## Import necessary librarys.

In [2]:
import requests
import bs4
import pandas as pd
import csv
import pprint

### Create helper functions.
scrape_data(url) scrappes data from a url passed as parameter and returns a list of dictionaries representing the data for each sold property.

In [3]:
def scrape_data(url):
    response = requests.get(url)
    if response.status_code != 200:
        print(f"Failed to fetch {url}")
        return []
        
    soup = bs4.BeautifulSoup(response.text, "html.parser")
    sold_properties = soup.find_all("tr")
    sold_span = soup.find("span", class_="sold")
    sale_date = sold_span.get_text(strip=True) if sold_span else None
    #counter = 0
    data = []
    current_property = {}
    for row in sold_properties:
        tds = row.find_all("td")
        # Reject malformed entries
        if len(tds) != 2:
            continue
        # Grab the Column name (key) and value (value)
        key = tds[0].get_text(strip=True).replace(":","")
        value = tds[1].get_text(strip=True)
        if key == "Property Details":
            # Split string on semicolon
            details = value.split(";")
            for item in details:
                item = item.strip()
                if ":" in item:
                    sub_key, sub_value = item.split(":")
                    sub_key.strip()
                    sub_value.strip()
                    if sub_key == "Style":
                        current_property["Stories"] = sub_value
                    else:
                        current_property[sub_key] = sub_value
                else:
                    current_detail = item.split(" ")
                    if current_detail[1] == "Bathroom" or current_detail[1] == "Bathrooms" :
                        current_property["Bathrooms"] = current_detail[0]
                    elif current_detail[1] == "Bedroom" or current_detail[1] == "Bedrooms":
                        current_property["Bedrooms"] = current_detail[0]
        #if counter % 7 == 0:
            #print("--------------------------------------")
            #print("--------------------------------------")
        #print(f"{key} : {value}")
        current_property[key] = value

        if key == "First Time Buyer":
            if sale_date:
                current_property["Sale Date"] = sale_date
            data.append(current_property)
            current_property = {}
        #counter += 1
    return data

### Loop through all webpages in the 2021 dataset.

In [4]:
base_url = "http://mlg.ucd.ie/modules/python/assign1/property/2021-page{:02d}.html"
data_2021 = []

for page_num in range(1, 18):
    url = base_url.format(page_num)
    page_data = scrape_data(url)
    data_2021.extend(page_data)



### Convert to dataframe

In [6]:
columns = ["Sale Date", "Sale Price", "Location", "Year Built", "Garden", "Garage","Type", "Stories", "Bedrooms", "Bathrooms" , "First Time Buyer"]
df = pd.DataFrame(data_2021, columns=columns)
df.to_csv("data/2021_property_sales_data.csv")
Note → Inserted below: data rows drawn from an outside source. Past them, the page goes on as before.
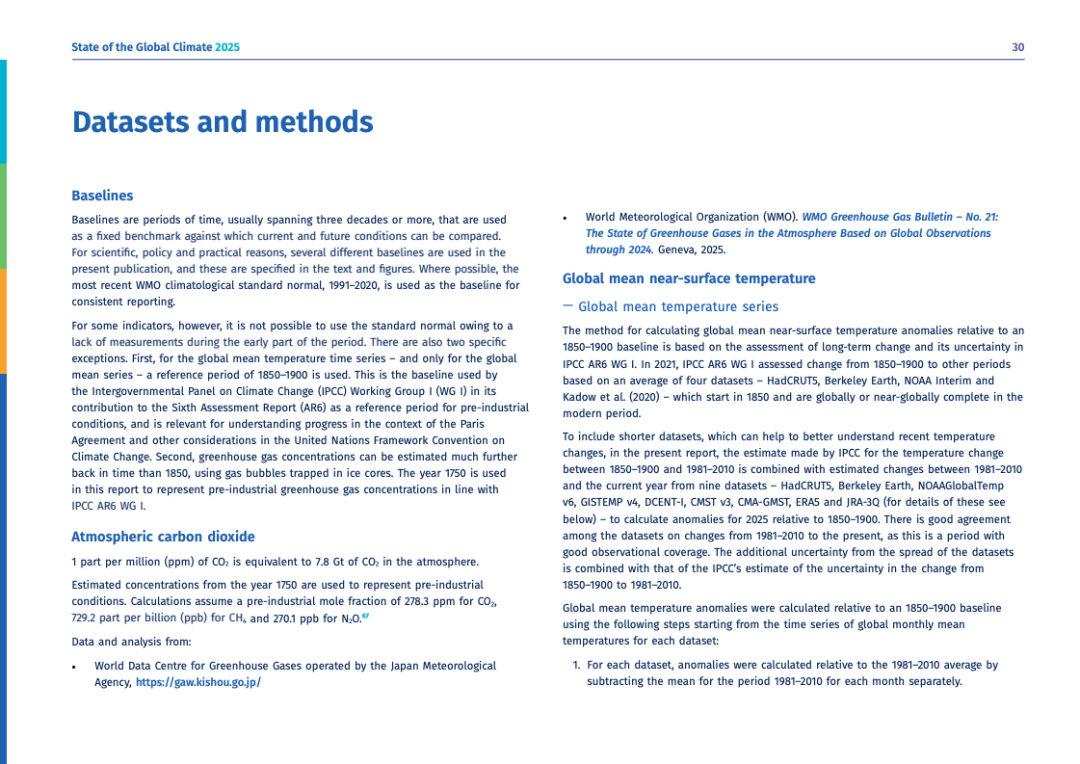 State of the Global Climate 2025

30

Datasets and methods

Baselines

Baselines are periods of time, usually spanning three decades or more, that are used as a fixed benchmark against which current and future conditions can be compared. For scientific, policy and practical reasons, several different baselines are used in the present publication, and these are specified in the text and figures. Where possible, the most recent WMO climatological standard normal, 1991–2020, is used as the baseline for consistent reporting.

For some indicators, however, it is not possible to use the standard normal owing to a lack of measurements during the early part of the period. There are also two specific exceptions. First, for the global mean temperature time series – and only for the global mean series – a reference period of 1850–1900 is used. This is the baseline used by the Intergovernmental Panel on Climate Change (IPCC) Working Group I (WG I) in its contribution to the Sixth Assessment Report (AR6) as a reference period for pre-industrial conditions, and is relevant for understanding progress in the context of the Paris Agreement and other considerations in the United Nations Framework Convention on Climate Change. Second, greenhouse gas concentrations can be estimated much further back in time than 1850, using gas bubbles trapped in ice cores. The year 1750 is used in this report to represent pre-industrial greenhouse gas concentrations in line with IPCC AR6 WG I.

Atmospheric carbon dioxide

1 part per million (ppm) of $CO_2$ is equivalent to 7.8 Gt of $CO_2$ in the atmosphere.

Estimated concentrations from the year 1750 are used to represent pre-industrial conditions. Calculations assume a pre-industrial mole fraction of 278.3 ppm for $CO_2$, 729.2 part per billion (ppb) for $CH_4$ and 270.1 ppb for $N_2O$.$^{67}$

Data and analysis from:

• World Data Centre for Greenhouse Gases operated by the Japan Meteorological Agency, https://gaw.kishou.go.jp/

• World Meteorological Organization (WMO). WMO Greenhouse Gas Bulletin – No. 21: The State of Greenhouse Gases in the Atmosphere Based on Global Observations through 2024. Geneva, 2025.

Global mean near-surface temperature

— Global mean temperature series

The method for calculating global mean near-surface temperature anomalies relative to an 1850–1900 baseline is based on the assessment of long-term change and its uncertainty in IPCC AR6 WG I. In 2021, IPCC AR6 WG I assessed change from 1850–1900 to other periods based on an average of four datasets – HadCRUT5, Berkeley Earth, NOAA Interim and Kadow et al. (2020) – which start in 1850 and are globally or near-globally complete in the modern period.

To include shorter datasets, which can help to better understand recent temperature changes, in the present report, the estimate made by IPCC for the temperature change between 1850–1900 and 1981–2010 is combined with estimated changes between 1981–2010 and the current year from nine datasets – HadCRUT5, Berkeley Earth, NOAAGlobalTemp v6, GISTEMP v4, DCENT-I, CMST v3, CMA-GMST, ERA5 and JRA-3Q (for details of these see below) – to calculate anomalies for 2025 relative to 1850–1900. There is good agreement among the datasets on changes from 1981–2010 to the present, as this is a period with good observational coverage. The additional uncertainty from the spread of the datasets is combined with that of the IPCC's estimate of the uncertainty in the change from 1850–1900 to 1981–2010.

Global mean temperature anomalies were calculated relative to an 1850–1900 baseline using the following steps starting from the time series of global monthly mean temperatures for each dataset:

1. For each dataset, anomalies were calculated relative to the 1981–2010 average by subtracting the mean for the period 1981–2010 for each month separately.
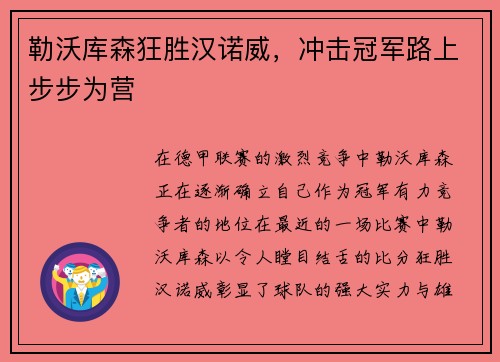 勒沃库森狂胜汉诺威，冲击冠军路上步步为营

在德甲联赛的激烈竞争中勒沃库森正在逐渐确立自己作为冠军有力竞争者的地位在最近的一场比赛中勒沃库森以令人瞠目结舌的比分狂胜汉诺威彰显了球队的强大实力与雄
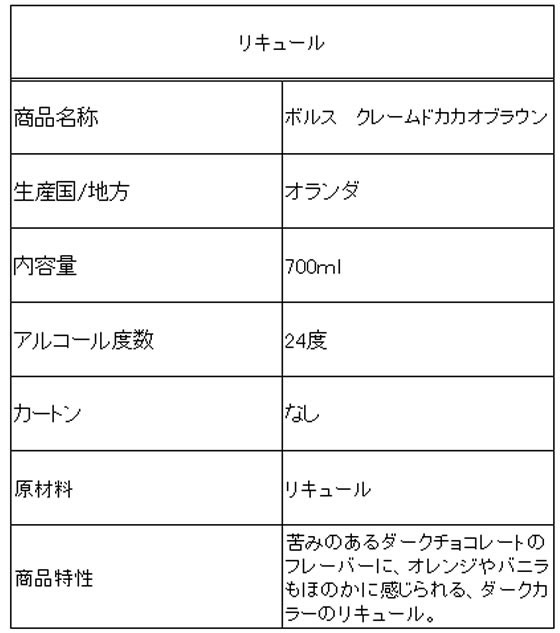 | リキュール | |
|---|---|
| 商品名称 | ボルス　クレームドカカオブラウン |
| 生産国/地方 | オランダ |
| 内容量 | 700ml |
| アルコール度数 | 24度 |
| カートン | なし |
| 原材料 | リキュール |
| 商品特性 | 苦みのあるダークチョコレートのフレーバーに、オレンジやバニラもほのかに感じられる、ダークカラーのリキュール。 |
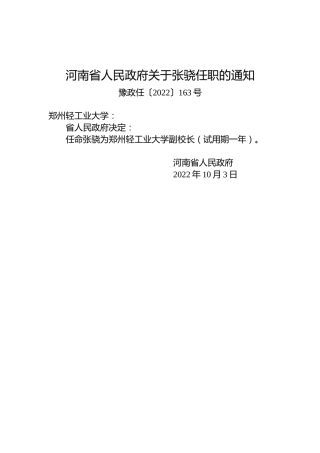 河南省人民政府关于张骁任职的通知

豫政任〔2022〕163号

郑州轻工业大学：

省人民政府决定：

任命张骁为郑州轻工业大学副校长（试用期一年）。

河南省人民政府

2022年10月3日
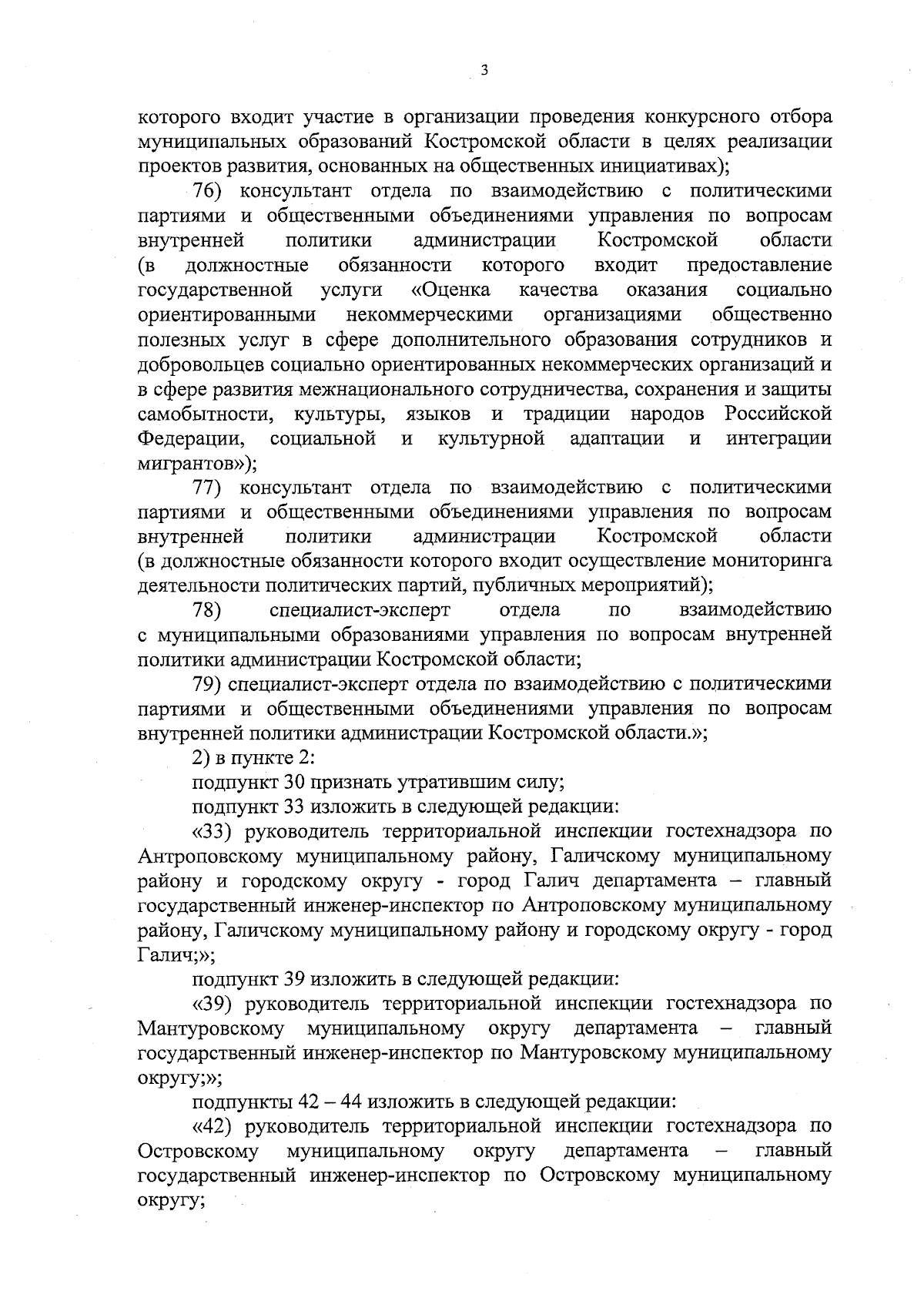 3

которого входит участие в организации проведения конкурсного отбора муниципальных образований Костромской области в целях реализации проектов развития, основанных на общественных инициативах);

76) консультант отдела по взаимодействию с политическими партиями и общественными объединениями управления по вопросам внутренней политики администрации Костромской области (в должностные обязанности которого входит предоставление государственной услуги «Оценка качества оказания социально ориентированными некоммерческими организациями общественно полезных услуг в сфере дополнительного образования сотрудников и добровольцев социально ориентированных некоммерческих организаций и в сфере развития межнационального сотрудничества, сохранения и защиты самобытности, культуры, языков и традиции народов Российской Федерации, социальной и культурной адаптации и интеграции мигрантов»);

77) консультант отдела по взаимодействию с политическими партиями и общественными объединениями управления по вопросам внутренней политики администрации Костромской области (в должностные обязанности которого входит осуществление мониторинга деятельности политических партий, публичных мероприятий);

78) специалист-эксперт отдела по взаимодействию с муниципальными образованиями управления по вопросам внутренней политики администрации Костромской области;

79) специалист-эксперт отдела по взаимодействию с политическими партиями и общественными объединениями управления по вопросам внутренней политики администрации Костромской области.»;

2) в пункте 2:

подпункт 30 признать утратившим силу;

подпункт 33 изложить в следующей редакции:

«33) руководитель территориальной инспекции гостехнадзора по Антроповскому муниципальному району, Галичскому муниципальному району и городскому округу - город Галич департамента – главный государственный инженер-инспектор по Антроповскому муниципальному району, Галичскому муниципальному району и городскому округу - город Галич;»;

подпункт 39 изложить в следующей редакции:

«39) руководитель территориальной инспекции гостехнадзора по Мантуровскому муниципальному округу департамента – главный государственный инженер-инспектор по Мантуровскому муниципальному округу;»;

подпункты 42 – 44 изложить в следующей редакции:

«42) руководитель территориальной инспекции гостехнадзора по Островскому муниципальному округу департамента – главный государственный инженер-инспектор по Островскому муниципальному округу;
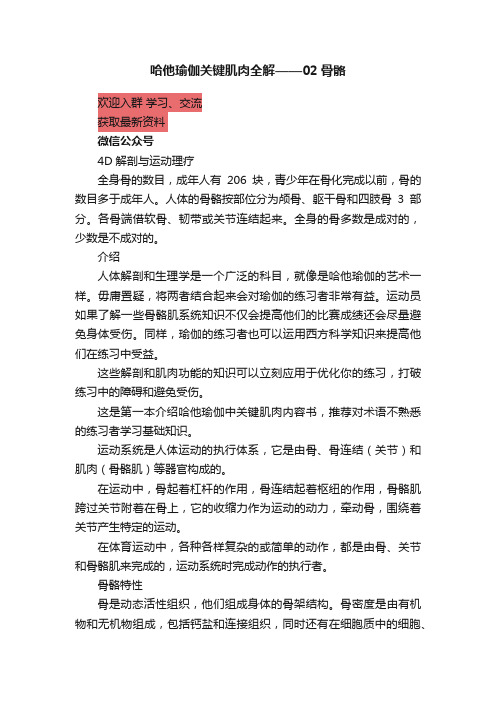 哈他瑜伽关键肌肉全解——02 骨骼

欢迎入群 学习、交流
获取最新资料
微信公众号
4D 解剖与运动理疗

全身骨的数目，成年人有 206 块，青少年在骨化完成以前，骨的数目多于成年人。人体的骨骼按部位分为颅骨、躯干骨和四肢骨 3 部分。各骨端借软骨、韧带或关节连结起来。全身的骨多数是成对的，少数是不成对的。

介绍

人体解剖和生理学是一个广泛的科目，就像是哈他瑜伽的艺术一样。毋庸置疑，将两者结合起来会对瑜伽的练习者非常有益。运动员如果了解一些骨骼肌系统知识不仅会提高他们的比赛成绩还会尽量避免身体受伤。同样，瑜伽的练习者也可以运用西方科学知识来提高他们在练习中受益。

这些解剖和肌肉功能的知识可以立刻应用于优化你的练习，打破练习中的障碍和避免受伤。

这是第一本介绍哈他瑜伽中关键肌肉内容书，推荐对术语不熟悉的练习者学习基础知识。

运动系统是人体运动的执行体系，它是由骨、骨连结（关节）和肌肉（骨骼肌）等器官构成的。

在运动中，骨起着杠杆的作用，骨连结起着枢纽的作用，骨骼肌跨过关节附着在骨上，它的收缩力作为运动的动力，牵动骨，围绕着关节产生特定的运动。

在体育运动中，各种各样复杂的或简单的动作，都是由骨、关节和骨骼肌来完成的，运动系统时完成动作的执行者。

骨骼特性

骨是动态活性组织，他们组成身体的骨架结构。骨密度是由有机物和无机物组成，包括钙盐和连接组织，同时还有在细胞质中的细胞、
### Lets now scrape the 2022 Property Sales

In [7]:
base_url = "http://mlg.ucd.ie/modules/python/assign1/property/2022-page{:02d}.html"
data_2022 = []

for page_num in range(1, 17):
    url = base_url.format(page_num)
    page_data = scrape_data(url)
    data_2022.extend(page_data)

### Convert to dataframe

In [8]:
columns = ["Sale Date", "Sale Price", "Location", "Year Built", "Garden", "Garage","Type", "Stories", "Bedrooms", "Bathrooms" , "First Time Buyer"]
df = pd.DataFrame(data_2022, columns=columns)
df.to_csv("data/2022_property_sales_data.csv")

### Lets now scrape the 2023 data

In [9]:
base_url = "http://mlg.ucd.ie/modules/python/assign1/property/2023-page{:02d}.html"
data_2023 = []

for page_num in range(1, 19):
    url = base_url.format(page_num)
    page_data = scrape_data(url)
    data_2023.extend(page_data)

### Convert to dataframe

In [10]:
columns = ["Sale Date", "Sale Price", "Location", "Year Built", "Garden", "Garage","Type", "Stories", "Bedrooms", "Bathrooms" , "First Time Buyer"]
df = pd.DataFrame(data_2023, columns=columns)
df.to_csv("data/2023_property_sales_data.csv")

### Lets now scrape the 2024 data.

In [11]:
base_url = "http://mlg.ucd.ie/modules/python/assign1/property/2024-page{:02d}.html"
data_2024 = []

for page_num in range(1, 24):
    url = base_url.format(page_num)
    page_data = scrape_data(url)
    data_2024.extend(page_data)

### Convert to dataframe

In [12]:
columns = ["Sale Date", "Sale Price", "Location", "Year Built", "Garden", "Garage","Type", "Stories", "Bedrooms", "Bathrooms" , "First Time Buyer"]
df = pd.DataFrame(data_2024, columns=columns)
df.to_csv("data/2024_property_sales_data.csv")